The verification uses three tools in a “sandwich” architecture:

Top layer – Lean 4 + Mathlib (paper math): 38 machine-checked theorems prove the algebraic properties stated in the paper: Shamir reconstruction, Feldman VSS completeness, eVRF DH symmetry, refresh/reshare correctness, eVRF circuit completeness, security game hops, and the LHL bound. These are pure math proofs that hold in any field/group satisfying the standard algebraic axioms.

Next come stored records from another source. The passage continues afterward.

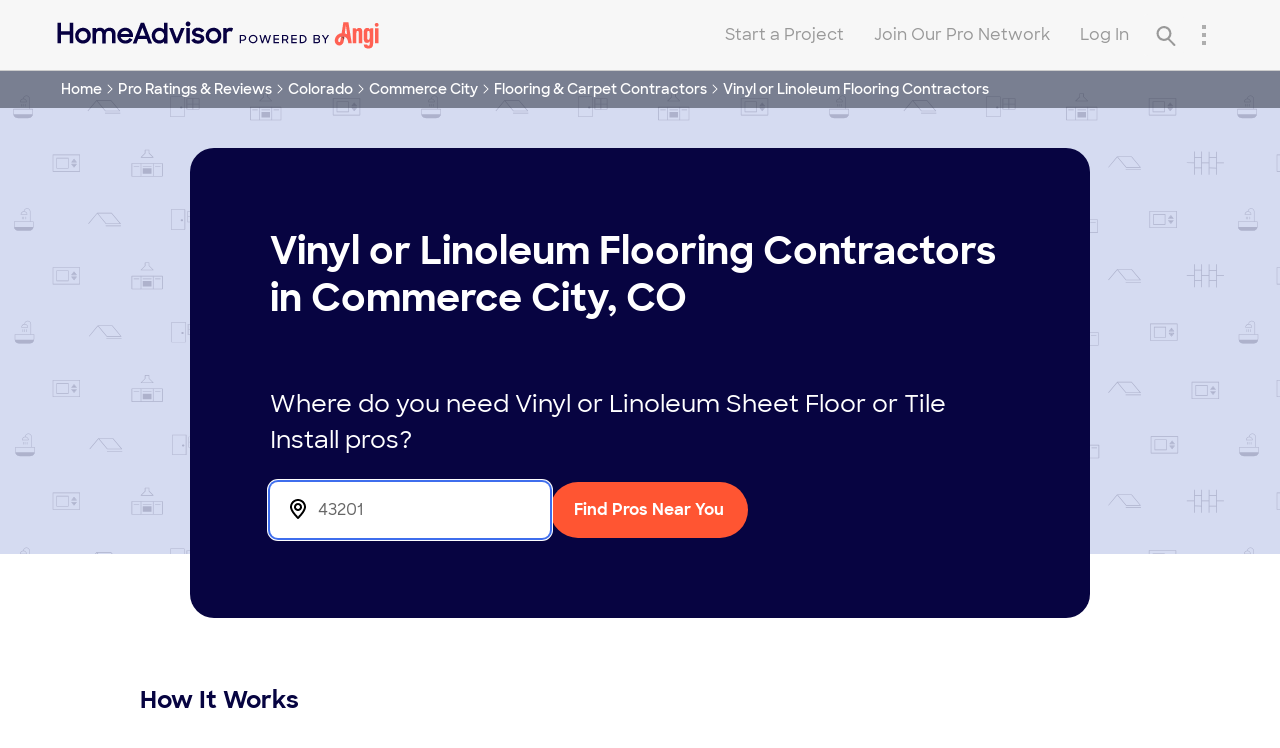

--- FILE ---
content_type: application/x-javascript;charset=utf-8
request_url: https://smetrics.homeadvisor.com/id?d_visid_ver=4.4.0&d_fieldgroup=A&mcorgid=D5C06A65527038CC0A490D4D%40AdobeOrg&mid=50379287324835756809203919479738374005&ts=1768475636423
body_size: -38
content:
{"mid":"50379287324835756809203919479738374005"}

Bottom layer – hax + F* (Rust implementation): The hax tool extracts the Rust source code into 18 F* modules. F* lax-checks all modules, verifying that the extracted code is well-typed against the arkworks type models. Non-crypto code (serialization, memory zeroization) is excluded via #[hax_lib::exclude].

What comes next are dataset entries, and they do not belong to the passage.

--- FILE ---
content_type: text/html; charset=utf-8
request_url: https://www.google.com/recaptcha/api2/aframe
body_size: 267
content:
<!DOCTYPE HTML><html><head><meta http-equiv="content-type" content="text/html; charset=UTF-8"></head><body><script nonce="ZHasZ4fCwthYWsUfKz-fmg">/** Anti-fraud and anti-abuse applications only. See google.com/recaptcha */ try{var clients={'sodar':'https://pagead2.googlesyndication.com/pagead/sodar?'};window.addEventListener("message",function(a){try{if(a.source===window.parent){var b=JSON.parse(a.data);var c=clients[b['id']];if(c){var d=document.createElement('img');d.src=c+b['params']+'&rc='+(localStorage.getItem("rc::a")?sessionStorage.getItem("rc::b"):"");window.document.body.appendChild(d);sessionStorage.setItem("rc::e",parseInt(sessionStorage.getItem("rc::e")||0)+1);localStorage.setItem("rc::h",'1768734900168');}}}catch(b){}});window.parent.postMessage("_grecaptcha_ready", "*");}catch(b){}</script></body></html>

Bridge layer – F* specification files: 6 F* spec files state the correctness properties (mirroring the Lean theorems) and prove the extracted Rust code satisfies them. Key proofs include: eVRF pad symmetry (DH commutativity through the full derive_pad function), encrypt/decrypt roundtrip, Lagrange interpolation correctness for concrete cases (n=2,3), VSS ciphertext check (EC distributivity), and refresh/reshare algebraic invariants.

Additionally, 20 Kani bounded model checking harnesses prove panic-freedom and structural invariants across all modules.

§Remaining Items

Two items are intentionally left unproved:

  • reshare_dealer_binding (F*, assume val): States that if g^a == g^b then a == b. This is the Discrete Logarithm hardness assumption – a standard cryptographic assumption that cannot be proved, only assumed.

  • golden_uc_security (Lean, sorry): The full UC composition theorem bounding the distinguishing advantage as |prob_real - prob_ideal| <= n * adv_evrf. This requires 8-12 weeks of research-level formalization using probabilistic frameworks (VCV-io or SSProve). The statement is complete; the proof infrastructure is in place.

§Running the Verification Pipeline

After any code change, run the full verification suite:

# Full verification (cargo test + Lean + hax re-extraction + F* lax-check)
make verify

# Quick check (cargo test + Lean only, ~2 min)
make verify-quick

# Force full re-run (clears cached stamps)
make -C formal_verification clean && make verify

Prerequisites: Lean 4 via elan, F* v2025.10.06, hax v0.3.6 with opam switch hax-engine. See formal_verification/README.md for installation details.

§Paper Reference

Benedikt Bünz, Kevin Choi, Chelsea Komlo. “Golden: Lightweight Non-Interactive Distributed Key Generation.” IACR ePrint 2025/1924. https://eprint.iacr.org/2025/1924

Modules§

consensus
Simplex BFT consensus – pure state machine core. Enabled by the consensus feature (on by default). Simplex BFT consensus – pure state machine core.
dkg
High-level DKG API: one-round distributed key generation.
error
Error types for the Golden DKG protocol.
refresh
Proactive share rotation (key refresh) per Section 5.2 of the Golden paper.
reshare
Membership-change resharing: transfer a shared secret to a new group.
schnorr_pok
Schnorr Proof of Knowledge for PKI registration.
shamir
Shamir Secret Sharing per Section 3.3 of the Golden paper.
threshold
Threshold BLS signatures, vetKeys IBE, and drand-compatible beacon. Enabled by the threshold feature (on by default). Threshold BLS signatures, vetKeys IBE, and drand-compatible beacon.
types
Core data types for the Golden DKG protocol.
zk_evrf
Zero-knowledge eVRF proof system per Section 4 of the Golden paper.